Trends and Tips for Young Investors

Owners of an investment property have been popularly characterised as retirees, the filthy rich or the overseas mogul. However, Australian property market trends have revealed a new player in the acquisition of investment realty – the techno-savvy, multi-taskers of Gen Y.

What we shall explore are some of the reasons why young people are choosing to invest in property and some of the market trends they are establishing. Also, to help those interested in investing in real estate, five very important investment tips shall be discussed.

Why Young Australians Choose to Invest in Property

In the past, young people were seen to be more concerned with saving money for overseas trips, buying a new car and moving out of home into a shared rental facility. Young people today, however, are choosing to stay at home longer (where they rarely have to pay rent) and pour a large portion of their wages into an investment property.

Young people (in remaining at home) are seeing this arrangement as a viable way to simultaneously save money and reap the rewards of rental income and capital growth on their investment property. Already parents around the country are crying to bring back that feeling of an empty nest!

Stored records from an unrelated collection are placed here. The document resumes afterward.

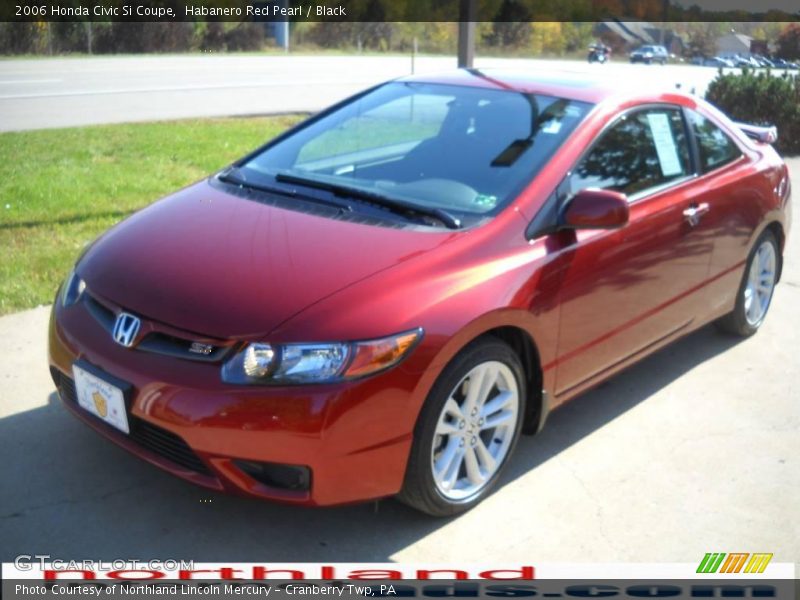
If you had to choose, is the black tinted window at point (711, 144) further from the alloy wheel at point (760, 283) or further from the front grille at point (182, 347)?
the front grille at point (182, 347)

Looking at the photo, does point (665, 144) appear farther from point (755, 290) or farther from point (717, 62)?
point (717, 62)

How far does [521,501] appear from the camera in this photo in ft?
12.7

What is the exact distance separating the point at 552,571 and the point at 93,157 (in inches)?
→ 303

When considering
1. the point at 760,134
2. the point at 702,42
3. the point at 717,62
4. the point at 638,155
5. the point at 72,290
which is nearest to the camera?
the point at 72,290

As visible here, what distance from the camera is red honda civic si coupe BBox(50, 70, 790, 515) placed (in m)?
3.16

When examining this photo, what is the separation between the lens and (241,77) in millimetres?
20859

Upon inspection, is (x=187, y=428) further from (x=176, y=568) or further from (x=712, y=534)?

According to many property analysts, the high rental returns and the affordability of houses in certain market hot spots has meant that real estate has become a profitable way to financially grow one’s wealth. Furthermore, many other forms of investment, like shares and bank term deposits, have performed worse since the Global Financial Crisis. The young, therefore, are cashing in on this current property market climate.

Worrying Trends for Young Investors

There are some worrying trends emerging in the property market, concerning young investors and the way they are managing their investment properties. Every year 25% of investors sell their investment properties within a year of buying it and this figure mainly consists of those in the Gen Y age bracket. It seems young people are selling their investment properties prematurely and missing out on a lot of potential capital growth and profits.

The reasons for young people not staying in the property market long enough can be anything from overstretching themselves financially to just sheer inexperience. This is why it’s important for young investors to get in touch with the right professionals who can provide them with legitimate property investment advice.

5 Tips for Young Investors

To help educate young investors, here are five important tips when thinking of getting involved in an investment property:

1. Seek expert advice from a range of professionals on property investment. Also, it never hurts to do your own research as this may help ensure that you are getting the right advice and not falling for a sales spin.

2. Develop an investment strategy or plan before you invest in a property. This will make managing your property easier and will give you a greater understanding of what you can afford (which leads to the next point).

3. Make sure you can afford it. Don’t overstretch yourself too much financially as you may need to initially support your investment property with your own cash.

4. Make sure your job is secure. As with the previous point, you need to have a steady cash flow to ensure you can support any short term losses on your investment property.

5. Try to stay in for the long haul. If you sell too early, you could be undercutting your potential profits.